Ahmad Asrori Al-Ishaqi merupakan putera dari Kyai Utsman Al-Ishaqi.
Beliau pernah mengasuh Pondok Pesantren Al-Fithrah Kedinding Surabaya.
Kelurahan Kedinding Lor terletak di Kecamatan Kenjeran Kota Surabaya. Di
atas tanah kurang lebih 3 hektar berdiri Pondok Pesantren Al-Fithrah
yang diasuh Kiai Ahmad Asrori, putra Kiai Utsman Al-Ishaqy. Nama
Al-Ishaqy dinisbatkan kepada Maulana Ishaq, ayah Sunan Giri, karena Kiai
Utsman masih keturunan Sunan Giri.
Jika
dirunut, Kiai Ahmad Asrori memiliki darah keturunan hingga Rasulullah
Sallallahu Alaihi Wasallam yang ke 38, yakni Ahmad Asrori putra Kiai
Utsman Al Ishaqi. Namanya dinisbatkan pada Maulana Ishaq ayah Sunan
Giri. Karena Kiai Utsman masih keturunan Sunan Giri. Kiai Utsman berputra 13 orang.
Berikut silsilahnya :
Ahmad Asrori Al Ishaqi – Muhammad Utsman –
Surati – Abdullah – Mbah Deso – Mbah Jarangan – Ki Ageng Mas – Ki
Panembahan Bagus – Ki Ageng Pangeran Sedeng Rana – Panembahan Agung Sido
Mergi – Pangeran Kawis Guo – Fadlullah Sido Sunan Prapen – Ali Sumodiro
– Muhammad Ainul Yaqin Sunan Giri – Maulana Ishaq – Ibrahim Al Akbar –
Ali Nurul Alam – Barokat Zainul Alam – Jamaluddin Al Akbar Al Husain –
Ahmad Syah Jalalul Amri – Abdullah Khan – Abdul Malik – Alawi – Muhammad
Shohib Mirbath – Ali Kholi’ Qasam – Alawi – Muhammad – Alawi –
Ubaidillah – Ahmad Al Muhajir – Isa An Naqib Ar Rumi – Muhammad An Naqib
– Ali Al Uraidli – Ja’far As Shodiq – Muhammad Al Baqir – Ali Zainal
Abidin – Hussain Bin Ali – Ali Bin Abi Thalib / Fathimah Binti
Rasulullah SAW.
Semasa
hidup, Kiai Utsman adalah mursyid Tarekat Qadiriyah wa Naqsyabandiyah.

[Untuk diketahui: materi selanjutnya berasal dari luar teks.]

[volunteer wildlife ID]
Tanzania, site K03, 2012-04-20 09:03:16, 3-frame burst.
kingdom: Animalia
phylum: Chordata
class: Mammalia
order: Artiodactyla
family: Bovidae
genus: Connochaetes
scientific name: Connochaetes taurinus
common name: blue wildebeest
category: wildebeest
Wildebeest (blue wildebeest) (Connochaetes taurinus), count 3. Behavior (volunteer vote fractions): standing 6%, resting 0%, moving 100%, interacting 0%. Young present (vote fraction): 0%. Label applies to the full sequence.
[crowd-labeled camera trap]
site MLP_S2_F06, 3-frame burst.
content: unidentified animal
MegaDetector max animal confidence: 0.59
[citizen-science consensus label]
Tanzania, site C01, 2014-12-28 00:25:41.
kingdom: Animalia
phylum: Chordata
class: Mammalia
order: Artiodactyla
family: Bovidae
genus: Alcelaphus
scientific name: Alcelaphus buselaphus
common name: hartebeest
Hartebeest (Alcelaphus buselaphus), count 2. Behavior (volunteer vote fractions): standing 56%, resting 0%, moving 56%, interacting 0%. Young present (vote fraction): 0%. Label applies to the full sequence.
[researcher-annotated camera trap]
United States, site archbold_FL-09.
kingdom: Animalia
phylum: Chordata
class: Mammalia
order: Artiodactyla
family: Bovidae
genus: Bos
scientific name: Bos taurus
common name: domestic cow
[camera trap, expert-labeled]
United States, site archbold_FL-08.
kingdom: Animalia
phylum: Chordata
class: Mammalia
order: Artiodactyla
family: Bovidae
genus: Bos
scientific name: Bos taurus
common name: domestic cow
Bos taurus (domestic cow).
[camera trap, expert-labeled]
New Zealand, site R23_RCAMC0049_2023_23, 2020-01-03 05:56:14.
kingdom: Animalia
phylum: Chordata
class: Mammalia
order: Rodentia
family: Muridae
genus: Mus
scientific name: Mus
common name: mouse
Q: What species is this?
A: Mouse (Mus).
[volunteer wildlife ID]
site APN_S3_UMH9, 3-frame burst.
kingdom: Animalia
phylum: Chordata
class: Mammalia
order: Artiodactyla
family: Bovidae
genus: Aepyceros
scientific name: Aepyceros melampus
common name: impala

Dalam dunia Islam, tarekat Naqsyabandiyah dikenal sebagai tarekat yang
penting dan memiliki penyebaran paling luas; cabang-cabangnya bisa
ditemukan di banyak negeri antara Yugoslavia dan Mesir di belahan barat
serta Indonesia dan Cina di belahan timur. Sepeninggal Kiai Utsman tahun
1984, atas penunjukan langsung Kiai Utsman, Kiai Ahmad Asrori
meneruskan kedudukan mursyid ayahnya. Ketokohan Kiai Asrori berawal dari
sini.
Konon,
almarhum KH. Utsman adalah salah satu murid kesayangan KH. Romli Tamim
(ayah KH. Musta’in) Rejoso, Jombang, Jawa Timur. Beliau dibaiat sebagai
mursyid bersama Kiyai Makki Karangkates Kediri dan Kiai Bahri asal
Mojokerto. Kemudian sepeninggal Kiai Musta’in (sekitar tahun 1977),
beliau mengadakan kegiatan sendiri di kediamannya Sawah Pulo Surabaya.
Maka,
jadilah Sawah Pulo sebagai sentra aktifitas thariqah di kota metropolis
di samping Rejoso sendiri dan Cukir Jombang. Sepeninggal Kiai Utsman,
tongkat estafet kemursyidan kemudian diberikan kepada putranya, Kiai
Minan, sebelum akhirnya ke Kiai Asrori (konon pengalihan tugas ini
berdasarkan wasiat Kiai Utsman menjelang wafatnya). Di tangan Kiai
Asrori inilah jama’ah yang hadir semakin membludak. Uniknya, sebelum
memegang amanah itu, Kiai Asrori memilih membuka lahan baru, yakni di
kawasan Kedinding Lor yang masih berupa tambak pada waktu itu.
Dakwahnya
dimulai dengan membangun masjid, secara perlahan dari uang yang berhasil
dikumpulkan, sedikit demi sedikit tanah milik warga di sekitarnya ia
beli, sehingga kini luasnya mencapai 2,5 hektar lebih. Dikisahkan, ada
seorang tamu asal Jakarta yang cukup ternama dan kaya raya bersedia
membantu pembangunan masjid dan pembebasan lahan sekaligus, tapi Kiai
Asrori mencegahnya. “Terima kasih, kasihan orang lain yang mau ikutan
menyumbang, pahala itu jangan diambil sendiri, lebih baik dibagi-bagi”,
ujarnya.
Kini, di
atas lahan seluas 2,5 hektar itu Kiai Asrori mendirikan Pondok Pesantren
Al Fithrah dengan ratusan santri putra putri dari berbagai pelosok
tanah air. Untuk menampungnya, pihak pesantren mendirikan beberapa
bangunan lantai dua untuk asrama putra, ruang belajar mengajar,
penginapan tamu, rumah induk dan asrama putri (dalam proses pembangunan)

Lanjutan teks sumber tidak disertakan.